|Friday, 26 February 2010 15:46|
Why are We Surrounded by Faulty Products Like Toyota Brake Pedals?
Copyright 2010 Kevin D. Stokes
"...as software complexity and size increase, it will eventually become prohibitively expensive and time consuming to reach the required levels of software quality via careful design, rigorous process, and painstaking testing..." - James Hamilton, Microsoft Developer 1
Three Quick Answers to the Question which are (sometimes true but in general) Incorrect
I'll revisit these incorrect answers later, but first let me start out by admitting that I am a computer programmer. I do this for a living, and the software I write is running in embedded devices all over the world. You or someone you know is very likely to have made use of it (indirectly) for at least a fleeting moment. Thank goodness that when my software fails nobody can possibly get hurt or even significantly inconvenienced. Notice that I said 'when' and not 'if'. I am certain that sometimes my software fails on rare occasions, although I certainly do not have specific knowledge of any outstanding major bugs. I'll bet when there is a failure, the operator simply shrugs, and power cycles the device and continues on.
Toyota: Software Bug in Prius Brakes
"Toyota officials described the problem as a "disconnect" in the vehicle's complex anti-lock brake system (ABS) that causes less than a one-second lag. With the delay, a vehicle going 60 mph will have traveled nearly another 90 feet before the brakes begin to take hold."
Now that I have admitted this, I ask the broader question:
What is happening to the world of consumer products?
Features and performance are ever increasing, but at the same time, reliability is decreasing. Take a minute to think about all the products you own which have little computers in them. How many of them have failed, acted strangely? Have you ever needed to power them off and on again, or take the batteries out for a minute to get them to work again? No big deal, right? But hasn't anybody noticed that this problem is getting worse; That we have become so accustomed to random failure that we shrug it off, when instead we should be wondering where this trend is leading us? The crisis is already bad, and below I'll make the case that it is only going to get worse. Like other trends, this cannot continue, but what will eventually happen?In the next section, I will explain the types of failures I'm talking about. These are inexcusable failures in common name-brand items.

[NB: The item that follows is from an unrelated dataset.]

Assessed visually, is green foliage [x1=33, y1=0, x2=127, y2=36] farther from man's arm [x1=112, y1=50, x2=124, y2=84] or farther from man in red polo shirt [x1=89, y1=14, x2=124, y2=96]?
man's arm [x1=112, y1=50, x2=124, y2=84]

Six Examples of my Own Consumer Products that Have Really Annoying Faults
Here are some examples of recently purchased name-brand consumer products in my family which have inexplicable failures. There are many more, but I chose these because it represents a variety of product types and companies.
The Opiated Donkey Phone
I have an ordinary land line telephone (non-wireless) which every once in a while goes into molasses mode where the ring sounds like an opiated donkey, and it works but everything is just so slow. The solution: pull the plug and plug it back in. Then it's fine.
The Uncontrollable Muzhdhfoffpla Player
And my new Creative MP3 player, well that would occasionally go into this weird mode where it would totally garble the music and none of the buttons including the volume or power buttons could stop it. The only thing to do was let it play the mangled song until it finished and then it was ok again. There was no rhyme or reason to the failures. Finally a firmware upgrade fixed it. It therefore was a software bug which somehow made it through their testing.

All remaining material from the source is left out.